Sin trascendencia
Condujo a toda velocidad mientras fumaba compulsivamente, se
miró al espejo retrovisor y comprobó que, independientemente de haberse aseado,
tenía un aspecto lamentable surcado por unas ojeras profundas que le otorgaban
un aire de decrepitud. En el poco tiempo que llevaba trabajando en el caso
parecía haber envejecido varios años y unas bolsas de piel violeta surcadas de
arrugas se habían instalado bajo sus ojos; además, le daba la sensación de que
había aumentado el número de canas que poblaban su cabeza. Parecía increíble
que el tipo que aparecía en el reflejo fuese él, parecían haber pasado
muchísimos años desde la última ocasión en la que había dedicado unos segundos
a cuidarse mínimamente.
Pegó un chasquido y devolvió la vista a la carretera para
darse cuenta de que iba directo contra una furgoneta. Dio un frenazo y las
gomas protestaron con un chillido acompañado de olor a quemado. No fue capaz de
evitar el impacto y, aunque había rebajado las consecuencias, resultó lo
suficientemente violento como para recibir sobre el parabrisas una lluvia de
fragmentos que salieron volando a toda velocidad desde infinidad de puntos
mientras un profundo crujido atravesaba su vehículo. Se quedó unos segundos
aturdido, mirando hacia el capó doblado del que emergía un vapor denso con
aroma a aceite para, finalmente, desabrocharse el cinturón y salir a la autovía
en un intento de comprobar los daños. Al poner pie a tierra cayó en la cuenta
de que la rodilla izquierda le dolía, se palpó y sintió la humedad cálida de la
sangre que resbalaba por su pantorrilla hasta inundar el zapato. El pantalón
estaba rasgado y, sin que supiese cómo se había producido esa desagradable
herida, se percató de que tenía la carne abierta y de que por ahí manaba un líquido
denso y oscuro. Fue al maletero maldiciendo y de un golpe lo abrió para sacar
un paño, se lo puso en la extremidad y se acercó cojeando hasta el otro
conductor. Se trataba de un hombre mayor que todavía estaba asustado por lo que
había sucedido y, por suerte para él, la vetusta furgoneta que conducía aguantó
el impacto sin mayores consecuencias. Sin embargo, el coche del detective
parecía haber quedado para el desguace. El parachoques delantero se había
hundido destrozando el radiador del que brotaba agua hirviendo que caía sobre
el motor ardiente. Así, esto causaba una humareda blanca que no parecía augurar
nada bueno. Además, una de las ruedas delanteras estaba torcida en una posición
absurda y la cubierta estaba rajada debido a la chapa de la aleta que se le
había incrustado. Evidentemente, de ahí no podría salir con ese coche.

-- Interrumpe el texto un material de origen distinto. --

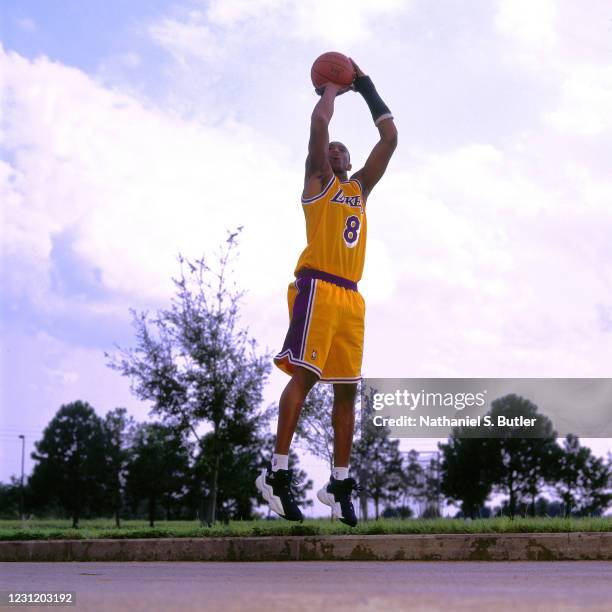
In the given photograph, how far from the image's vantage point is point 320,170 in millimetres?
6660

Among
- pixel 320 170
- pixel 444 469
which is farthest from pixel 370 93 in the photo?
pixel 444 469

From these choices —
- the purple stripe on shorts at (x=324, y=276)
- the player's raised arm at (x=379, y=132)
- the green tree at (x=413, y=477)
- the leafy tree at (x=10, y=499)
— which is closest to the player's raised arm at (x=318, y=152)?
the player's raised arm at (x=379, y=132)

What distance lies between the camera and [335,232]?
648 cm

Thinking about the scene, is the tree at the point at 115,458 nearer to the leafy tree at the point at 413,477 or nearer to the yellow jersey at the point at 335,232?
the leafy tree at the point at 413,477

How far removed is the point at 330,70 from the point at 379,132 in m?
0.64

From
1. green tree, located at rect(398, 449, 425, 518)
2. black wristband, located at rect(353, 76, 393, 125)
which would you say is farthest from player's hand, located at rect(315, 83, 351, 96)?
green tree, located at rect(398, 449, 425, 518)

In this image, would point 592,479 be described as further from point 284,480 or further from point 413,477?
point 284,480

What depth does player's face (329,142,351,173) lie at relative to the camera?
7035 millimetres

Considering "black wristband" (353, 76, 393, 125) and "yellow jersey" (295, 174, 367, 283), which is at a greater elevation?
"black wristband" (353, 76, 393, 125)

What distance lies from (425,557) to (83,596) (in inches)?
150

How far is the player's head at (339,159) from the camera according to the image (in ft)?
23.1

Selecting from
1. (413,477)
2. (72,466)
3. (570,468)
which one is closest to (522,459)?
(570,468)

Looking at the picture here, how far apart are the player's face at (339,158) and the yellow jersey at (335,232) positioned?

Llamó al servicio técnico mientras arreglaba el papeleo con
el anciano, éste no sabía bien cómo actuar y se dejaba llevar por el detective
que con buenas palabras trataba de aligerar el trámite. Repentinamente, llegó
una patrulla de carretera que se dirigió a los accidentados para pedirles la
documentación. En ese punto Vázquez vio una posible salida, discretamente
mostró su placa a los agentes que rebajaron su tono inmediatamente. El
detective les explicó que estaba sumido en una investigación importante y que
debían hacerse cargo del vehículo siniestrado hasta la llegada del servicio
técnico. Los dos hombres se observaron un instante y, a la vista de que estaban
por debajo en el escalafón, tuvieron que ceder ante las pretensiones del
detective Vázquez. En cuanto acordó el asunto salió corriendo hacia la mediana
de la autopista y, después de saltar peligrosamente a los carriles que iban en dirección
opuesta, paró a un taxista al que le indicó la dirección de don Manuel.
Después del trayecto entró, como de costumbre, por la puerta
de atrás del edificio y nada más atravesar el dintel se dio de bruces con la
portera parapetada tras sus gafas de grueso cristal. La mujer, que daba
muestras de cierta inquietud, le explicó que estaban poniendo en peligro su
puesto de trabajo y que la situación estaba desbordándose con tantas entradas y
salidas. Después, como si no supiese qué decir, quedó a la espera de la réplica
del policía que, sin abrir la boca, sacó un billete de cincuenta euros que puso
en la mano de la otra. Después, sin ni siquiera mirarle a la cara, se dio la
vuelta y tomó el camino hacia el montacargas.
A duras penas fue capaz de subir el último tramo de
escaleras, tenía la pierna dolorida y no era capaz de frenar la hemorragia.
Cuando llegó ante su trastero, sin llamar a la puerta, entró directamente para
sorpresa del agente Esteban que se quedó sin habla al verle de esa guisa.